Records from a data source
/---
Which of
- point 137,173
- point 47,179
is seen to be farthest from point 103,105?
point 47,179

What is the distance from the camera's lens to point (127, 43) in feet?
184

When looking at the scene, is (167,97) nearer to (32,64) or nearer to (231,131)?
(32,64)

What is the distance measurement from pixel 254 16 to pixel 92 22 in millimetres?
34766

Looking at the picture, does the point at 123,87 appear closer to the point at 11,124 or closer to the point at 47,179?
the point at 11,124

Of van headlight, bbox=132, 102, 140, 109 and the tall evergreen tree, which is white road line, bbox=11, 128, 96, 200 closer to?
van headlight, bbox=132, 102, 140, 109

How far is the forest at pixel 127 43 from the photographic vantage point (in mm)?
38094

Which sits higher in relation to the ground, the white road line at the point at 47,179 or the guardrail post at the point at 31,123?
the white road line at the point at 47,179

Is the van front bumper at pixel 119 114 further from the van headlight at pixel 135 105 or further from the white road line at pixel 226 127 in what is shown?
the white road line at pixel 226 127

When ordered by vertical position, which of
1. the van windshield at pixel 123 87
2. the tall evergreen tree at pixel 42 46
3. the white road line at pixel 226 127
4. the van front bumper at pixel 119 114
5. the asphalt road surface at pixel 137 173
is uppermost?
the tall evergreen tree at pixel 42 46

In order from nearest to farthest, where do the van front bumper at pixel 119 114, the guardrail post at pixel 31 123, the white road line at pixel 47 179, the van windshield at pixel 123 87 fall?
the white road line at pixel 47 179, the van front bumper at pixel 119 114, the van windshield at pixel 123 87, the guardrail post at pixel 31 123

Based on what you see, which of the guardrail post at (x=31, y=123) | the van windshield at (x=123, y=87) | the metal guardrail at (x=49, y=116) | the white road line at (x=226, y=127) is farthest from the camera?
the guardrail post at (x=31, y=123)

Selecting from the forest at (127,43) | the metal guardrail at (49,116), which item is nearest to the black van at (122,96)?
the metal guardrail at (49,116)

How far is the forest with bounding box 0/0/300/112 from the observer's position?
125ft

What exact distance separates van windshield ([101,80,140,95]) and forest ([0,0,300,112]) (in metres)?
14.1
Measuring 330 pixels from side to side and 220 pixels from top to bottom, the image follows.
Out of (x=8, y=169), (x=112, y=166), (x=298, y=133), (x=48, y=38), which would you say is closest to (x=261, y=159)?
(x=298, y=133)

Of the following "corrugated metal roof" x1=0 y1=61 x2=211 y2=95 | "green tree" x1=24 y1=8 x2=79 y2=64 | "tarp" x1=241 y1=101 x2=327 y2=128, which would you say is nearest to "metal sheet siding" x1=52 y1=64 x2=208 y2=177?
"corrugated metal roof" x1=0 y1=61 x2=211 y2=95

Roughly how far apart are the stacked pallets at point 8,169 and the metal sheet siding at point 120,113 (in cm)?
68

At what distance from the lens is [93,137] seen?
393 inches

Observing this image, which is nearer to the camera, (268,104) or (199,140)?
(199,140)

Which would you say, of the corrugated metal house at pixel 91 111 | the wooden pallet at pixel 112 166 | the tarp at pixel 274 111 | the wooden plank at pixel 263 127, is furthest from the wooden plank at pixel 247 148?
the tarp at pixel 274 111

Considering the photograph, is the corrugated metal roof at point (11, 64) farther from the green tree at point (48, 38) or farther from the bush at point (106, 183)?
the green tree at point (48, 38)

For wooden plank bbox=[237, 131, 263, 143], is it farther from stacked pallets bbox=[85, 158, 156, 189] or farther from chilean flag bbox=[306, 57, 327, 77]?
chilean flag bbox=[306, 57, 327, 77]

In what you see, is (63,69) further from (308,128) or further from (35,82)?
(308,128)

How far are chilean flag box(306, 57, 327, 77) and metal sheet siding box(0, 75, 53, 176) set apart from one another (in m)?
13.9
\---
Locate the line that contains "Which would you say, of", then please quote it and every line after it to the end of the entries above, exactly and with nothing else.

Which would you say, of the corrugated metal house at pixel 91 111 | the wooden pallet at pixel 112 166 | the tarp at pixel 274 111 | the wooden plank at pixel 263 127, is furthest from the wooden plank at pixel 247 148?
the tarp at pixel 274 111

Considering the photograph, is the corrugated metal roof at point (11, 64) farther from the green tree at point (48, 38) or farther from the bush at point (106, 183)?
the green tree at point (48, 38)

For wooden plank bbox=[237, 131, 263, 143], is it farther from stacked pallets bbox=[85, 158, 156, 189] or farther from chilean flag bbox=[306, 57, 327, 77]?
chilean flag bbox=[306, 57, 327, 77]

In what you see, is (63,69) further from (308,128) or further from (35,82)?
(308,128)

How far are chilean flag box(306, 57, 327, 77) and metal sheet siding box(0, 75, 53, 176) set apart from one another (in m)?
13.9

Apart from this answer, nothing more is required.